Azzuddin Ahmad, general secretary of the Asean Football Federation (AFF), told the Straits Times last week, the ASL has been given the green light by FIFA but there remain many red flags among the participating members.
Arguably the biggest market, Indonesia, is banned from all football by FIFA after government interference in the running of the sport, with local media reporting on Tuesday that the football association had ruled out playing in the inaugural edition.
The most talented country in the region, Thailand, have other issues, with their Football Association President Worawi Makudi found guilty of forgery last month and facing a battle for power.
Both Thailand and Indonesia have previously questioned the merits of the new tournament.
Meanwhile, Malaysian football continues to flounder amid public outcry at the running of the game following humbling results for the national team and fixture congestion in the domestic league. A new tournament seems an unlikely solution.
The paper said Malaysia had planned to enter an under-18 side into the tournament, suggesting a lack of enthusiasm.
Elsewhere, the region’s eternal problem of match-fixing struck Vietnam again last year, while developing Myanmar battle to resolve continued crowd trouble that has led to them being banned from playing home World Cup qualifiers.
And in Laos, the BBC reported last month that young African players were being “trafficked” to the communist country and forced to sign contracts with clubs.
The sorry state of the game in the densely populated, soccer obsessed region suggests work needs to be done before taking on board another project. The issues are unlikely to help convince Asian champions Australia to get involved.
Despite the problems, Singapore are understood to be the ones pushing hard for the new league’s introduction and will host the organisers headquarters, but the local FA has come under fire regarding the struggling domestic S.League.

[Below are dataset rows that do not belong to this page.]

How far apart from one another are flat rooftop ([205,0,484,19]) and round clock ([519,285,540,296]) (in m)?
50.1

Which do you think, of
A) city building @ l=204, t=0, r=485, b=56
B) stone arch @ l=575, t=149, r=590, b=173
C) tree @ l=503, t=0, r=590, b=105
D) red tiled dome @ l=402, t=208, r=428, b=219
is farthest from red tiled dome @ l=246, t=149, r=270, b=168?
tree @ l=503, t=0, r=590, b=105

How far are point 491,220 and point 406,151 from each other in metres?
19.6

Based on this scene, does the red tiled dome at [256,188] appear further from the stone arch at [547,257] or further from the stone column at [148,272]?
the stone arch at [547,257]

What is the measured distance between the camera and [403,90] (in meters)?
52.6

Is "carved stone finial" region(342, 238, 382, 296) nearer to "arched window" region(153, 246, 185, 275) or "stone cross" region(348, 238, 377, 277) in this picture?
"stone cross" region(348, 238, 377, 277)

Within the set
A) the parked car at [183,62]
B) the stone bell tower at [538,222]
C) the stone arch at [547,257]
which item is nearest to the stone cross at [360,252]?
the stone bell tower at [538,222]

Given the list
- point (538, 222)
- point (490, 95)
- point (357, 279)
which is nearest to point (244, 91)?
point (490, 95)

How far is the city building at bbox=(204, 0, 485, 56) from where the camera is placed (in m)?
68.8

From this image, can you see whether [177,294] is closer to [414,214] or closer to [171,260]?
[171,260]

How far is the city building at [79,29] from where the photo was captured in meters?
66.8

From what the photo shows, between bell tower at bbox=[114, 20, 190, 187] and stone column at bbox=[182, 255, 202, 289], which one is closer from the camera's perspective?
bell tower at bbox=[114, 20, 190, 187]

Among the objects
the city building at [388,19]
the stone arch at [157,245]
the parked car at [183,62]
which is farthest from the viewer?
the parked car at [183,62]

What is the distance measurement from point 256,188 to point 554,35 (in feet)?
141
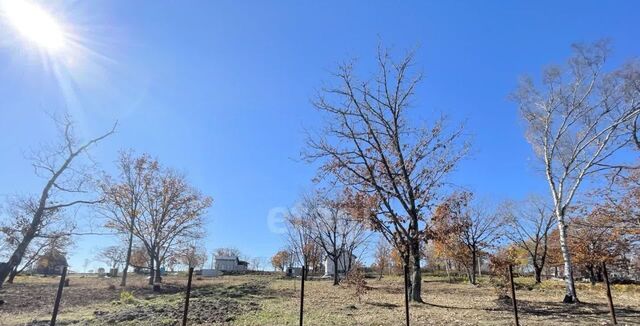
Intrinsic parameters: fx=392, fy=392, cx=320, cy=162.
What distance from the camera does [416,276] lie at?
16047 mm

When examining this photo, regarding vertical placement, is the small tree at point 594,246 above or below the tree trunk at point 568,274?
above

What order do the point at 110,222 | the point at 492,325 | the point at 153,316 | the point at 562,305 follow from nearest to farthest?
the point at 492,325, the point at 153,316, the point at 562,305, the point at 110,222

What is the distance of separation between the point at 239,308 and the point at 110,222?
2542cm

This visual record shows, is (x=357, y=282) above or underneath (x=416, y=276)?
underneath

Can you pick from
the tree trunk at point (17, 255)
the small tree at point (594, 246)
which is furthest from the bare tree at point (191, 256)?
the small tree at point (594, 246)

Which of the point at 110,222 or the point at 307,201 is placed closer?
the point at 110,222

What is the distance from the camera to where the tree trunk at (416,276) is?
1584cm

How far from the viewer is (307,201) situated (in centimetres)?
3862

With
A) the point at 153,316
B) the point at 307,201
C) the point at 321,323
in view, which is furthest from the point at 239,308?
the point at 307,201

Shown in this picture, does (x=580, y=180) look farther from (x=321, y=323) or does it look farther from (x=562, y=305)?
(x=321, y=323)

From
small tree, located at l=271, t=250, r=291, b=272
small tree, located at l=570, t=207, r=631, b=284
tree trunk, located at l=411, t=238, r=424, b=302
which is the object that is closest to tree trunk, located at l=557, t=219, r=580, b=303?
tree trunk, located at l=411, t=238, r=424, b=302

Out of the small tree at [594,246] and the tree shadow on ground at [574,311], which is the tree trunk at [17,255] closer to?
the tree shadow on ground at [574,311]

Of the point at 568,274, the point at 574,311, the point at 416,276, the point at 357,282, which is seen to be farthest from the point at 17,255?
the point at 568,274

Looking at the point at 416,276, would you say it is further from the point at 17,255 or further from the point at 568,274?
the point at 17,255
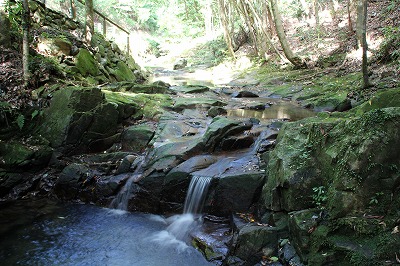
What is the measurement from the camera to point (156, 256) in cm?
547

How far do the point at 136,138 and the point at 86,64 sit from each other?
4.85 m

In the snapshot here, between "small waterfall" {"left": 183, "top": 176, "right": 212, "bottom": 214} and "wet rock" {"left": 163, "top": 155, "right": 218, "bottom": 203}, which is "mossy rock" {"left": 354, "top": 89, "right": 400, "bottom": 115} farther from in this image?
"small waterfall" {"left": 183, "top": 176, "right": 212, "bottom": 214}

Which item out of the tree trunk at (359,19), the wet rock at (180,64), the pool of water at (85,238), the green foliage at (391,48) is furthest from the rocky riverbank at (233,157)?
the wet rock at (180,64)

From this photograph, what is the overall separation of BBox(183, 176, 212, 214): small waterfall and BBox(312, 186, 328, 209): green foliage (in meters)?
2.30

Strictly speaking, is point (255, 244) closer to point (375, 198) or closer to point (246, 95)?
point (375, 198)

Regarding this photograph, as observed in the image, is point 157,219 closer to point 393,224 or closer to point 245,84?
point 393,224

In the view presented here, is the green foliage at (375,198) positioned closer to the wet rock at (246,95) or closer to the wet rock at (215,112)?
the wet rock at (215,112)

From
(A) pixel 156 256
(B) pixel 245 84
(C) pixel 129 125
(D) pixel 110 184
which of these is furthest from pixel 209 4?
(A) pixel 156 256

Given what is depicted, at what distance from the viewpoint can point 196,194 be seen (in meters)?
6.47

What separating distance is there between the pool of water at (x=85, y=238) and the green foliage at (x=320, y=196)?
1.99m

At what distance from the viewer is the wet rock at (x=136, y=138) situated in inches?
348

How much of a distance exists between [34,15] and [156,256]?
412 inches

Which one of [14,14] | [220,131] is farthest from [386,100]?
[14,14]

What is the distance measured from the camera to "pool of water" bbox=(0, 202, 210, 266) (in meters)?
5.38
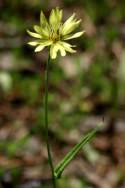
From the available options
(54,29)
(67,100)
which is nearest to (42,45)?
(54,29)

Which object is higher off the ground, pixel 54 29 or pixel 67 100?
pixel 54 29

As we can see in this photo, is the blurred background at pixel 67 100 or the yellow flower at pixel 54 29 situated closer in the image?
the yellow flower at pixel 54 29

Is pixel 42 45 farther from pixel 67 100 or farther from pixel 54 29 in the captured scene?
pixel 67 100

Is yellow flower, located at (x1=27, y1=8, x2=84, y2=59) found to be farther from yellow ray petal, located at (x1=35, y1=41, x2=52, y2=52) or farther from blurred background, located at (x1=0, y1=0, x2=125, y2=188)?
blurred background, located at (x1=0, y1=0, x2=125, y2=188)

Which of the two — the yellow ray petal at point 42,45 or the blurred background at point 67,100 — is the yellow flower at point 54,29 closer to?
the yellow ray petal at point 42,45

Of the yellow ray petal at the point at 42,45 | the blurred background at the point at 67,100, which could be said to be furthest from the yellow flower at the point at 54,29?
the blurred background at the point at 67,100

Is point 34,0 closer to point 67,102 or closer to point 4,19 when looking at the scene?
point 4,19

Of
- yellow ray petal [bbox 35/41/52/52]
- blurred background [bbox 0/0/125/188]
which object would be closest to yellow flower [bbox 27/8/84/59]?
yellow ray petal [bbox 35/41/52/52]

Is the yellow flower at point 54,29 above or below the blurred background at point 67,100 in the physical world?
above
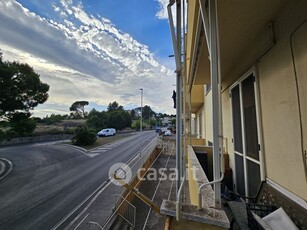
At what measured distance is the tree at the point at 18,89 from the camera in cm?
949

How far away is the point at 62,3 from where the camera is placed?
6465 millimetres

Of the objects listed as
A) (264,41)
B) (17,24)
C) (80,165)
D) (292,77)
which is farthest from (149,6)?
(80,165)

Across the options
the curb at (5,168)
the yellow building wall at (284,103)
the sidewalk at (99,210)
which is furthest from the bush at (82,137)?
the yellow building wall at (284,103)

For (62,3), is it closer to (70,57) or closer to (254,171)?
(70,57)

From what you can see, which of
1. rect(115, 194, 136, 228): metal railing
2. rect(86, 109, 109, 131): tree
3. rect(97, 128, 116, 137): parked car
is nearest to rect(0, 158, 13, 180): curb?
rect(115, 194, 136, 228): metal railing

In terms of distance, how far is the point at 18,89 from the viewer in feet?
33.6

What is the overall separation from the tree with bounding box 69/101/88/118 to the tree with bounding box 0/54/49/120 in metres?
44.2

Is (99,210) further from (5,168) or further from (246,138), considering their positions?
(5,168)

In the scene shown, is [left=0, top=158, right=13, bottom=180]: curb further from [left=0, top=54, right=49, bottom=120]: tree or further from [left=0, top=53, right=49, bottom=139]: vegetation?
[left=0, top=54, right=49, bottom=120]: tree

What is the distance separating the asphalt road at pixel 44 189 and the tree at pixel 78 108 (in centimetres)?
4384

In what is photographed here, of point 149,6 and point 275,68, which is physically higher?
point 149,6

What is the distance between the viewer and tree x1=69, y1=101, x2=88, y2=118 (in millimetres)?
53094

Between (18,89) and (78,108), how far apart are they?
46540 mm

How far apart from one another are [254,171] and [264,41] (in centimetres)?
186
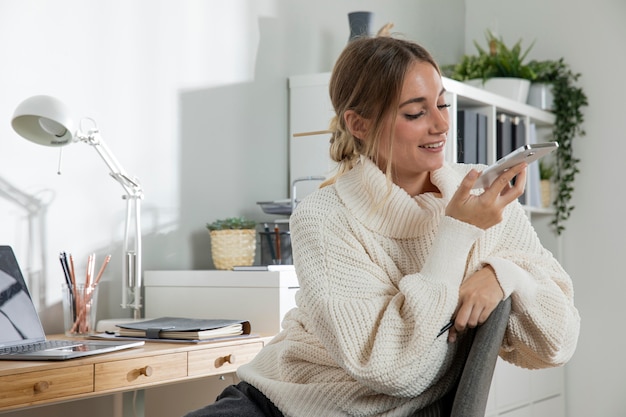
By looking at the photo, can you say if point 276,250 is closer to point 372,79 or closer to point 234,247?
point 234,247

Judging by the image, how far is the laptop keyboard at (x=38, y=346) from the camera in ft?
6.48

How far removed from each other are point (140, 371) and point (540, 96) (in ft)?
8.46

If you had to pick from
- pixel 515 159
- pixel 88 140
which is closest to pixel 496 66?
pixel 88 140

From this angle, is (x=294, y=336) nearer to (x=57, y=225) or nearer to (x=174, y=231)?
(x=57, y=225)

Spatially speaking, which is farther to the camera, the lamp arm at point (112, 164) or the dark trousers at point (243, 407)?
the lamp arm at point (112, 164)

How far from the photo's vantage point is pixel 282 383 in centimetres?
148

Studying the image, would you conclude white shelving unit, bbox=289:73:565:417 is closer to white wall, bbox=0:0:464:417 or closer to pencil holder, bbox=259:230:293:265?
white wall, bbox=0:0:464:417

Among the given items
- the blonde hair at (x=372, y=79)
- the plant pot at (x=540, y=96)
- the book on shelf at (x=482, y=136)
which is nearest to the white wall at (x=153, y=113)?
the book on shelf at (x=482, y=136)

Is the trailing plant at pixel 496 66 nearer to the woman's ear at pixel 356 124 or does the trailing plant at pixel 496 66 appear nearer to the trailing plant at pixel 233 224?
the trailing plant at pixel 233 224

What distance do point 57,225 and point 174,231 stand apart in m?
0.47

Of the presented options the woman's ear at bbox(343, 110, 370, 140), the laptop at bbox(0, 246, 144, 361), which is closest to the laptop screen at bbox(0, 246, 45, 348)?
the laptop at bbox(0, 246, 144, 361)

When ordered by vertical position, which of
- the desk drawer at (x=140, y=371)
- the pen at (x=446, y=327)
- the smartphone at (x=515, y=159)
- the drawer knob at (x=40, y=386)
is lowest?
the desk drawer at (x=140, y=371)

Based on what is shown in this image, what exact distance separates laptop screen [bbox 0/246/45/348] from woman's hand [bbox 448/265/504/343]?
3.84 ft

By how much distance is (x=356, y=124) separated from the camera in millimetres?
1571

With falling attendances, clubs dropping out of the league citing rising costs, and local media reports of the whole competition possibly being disbanded, Singaporean clubs were already edgy before the proposition of a new eight-month league.
“If they are going to launch an ASL, then at least let us know early,” Geylang International coach Jorg Steinebrunner told the Straits Times.
“At this time, most clubs are already planning for the next season.”
However, there is no guarantee the ASL will start in 2016.
World Sports Group, the Singapore-based marketing partners of the Asian Football Confederation, who are involved in the project, hinted at another delay when vice-president Malcolm Thorpe said the start date represented a “tight timeline”.